*Your assignment*:
Repeat exactly the lines of the listing from the line containing "Given this setup, evaluate" through its last line, and nothing beyond them.

*Supplied material*:
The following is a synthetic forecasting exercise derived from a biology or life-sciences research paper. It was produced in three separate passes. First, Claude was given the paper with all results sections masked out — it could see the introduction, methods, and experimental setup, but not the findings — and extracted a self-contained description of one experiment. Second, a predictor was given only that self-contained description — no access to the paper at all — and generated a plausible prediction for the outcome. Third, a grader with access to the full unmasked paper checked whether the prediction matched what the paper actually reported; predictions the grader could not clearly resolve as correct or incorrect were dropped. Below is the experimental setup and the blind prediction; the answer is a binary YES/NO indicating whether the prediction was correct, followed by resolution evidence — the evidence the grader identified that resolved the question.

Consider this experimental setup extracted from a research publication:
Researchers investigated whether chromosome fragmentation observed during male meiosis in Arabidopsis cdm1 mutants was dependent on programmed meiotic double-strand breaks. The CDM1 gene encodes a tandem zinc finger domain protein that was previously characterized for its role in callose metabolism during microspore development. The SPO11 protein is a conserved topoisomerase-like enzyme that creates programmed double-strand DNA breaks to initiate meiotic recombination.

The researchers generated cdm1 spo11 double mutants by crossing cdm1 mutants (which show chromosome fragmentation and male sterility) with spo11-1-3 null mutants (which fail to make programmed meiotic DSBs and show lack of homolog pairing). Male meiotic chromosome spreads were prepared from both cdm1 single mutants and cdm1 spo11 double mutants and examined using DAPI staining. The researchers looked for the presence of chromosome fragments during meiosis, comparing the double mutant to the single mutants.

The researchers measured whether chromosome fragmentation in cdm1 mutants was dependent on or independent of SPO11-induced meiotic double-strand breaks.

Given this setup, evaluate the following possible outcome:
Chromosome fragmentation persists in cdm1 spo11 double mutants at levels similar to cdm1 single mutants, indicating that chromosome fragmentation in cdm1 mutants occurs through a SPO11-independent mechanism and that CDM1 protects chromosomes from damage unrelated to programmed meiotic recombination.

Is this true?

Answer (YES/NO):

*Problem solution*:
Given this setup, evaluate the following possible outcome:
Chromosome fragmentation persists in cdm1 spo11 double mutants at levels similar to cdm1 single mutants, indicating that chromosome fragmentation in cdm1 mutants occurs through a SPO11-independent mechanism and that CDM1 protects chromosomes from damage unrelated to programmed meiotic recombination.

Is this true?

Answer (YES/NO):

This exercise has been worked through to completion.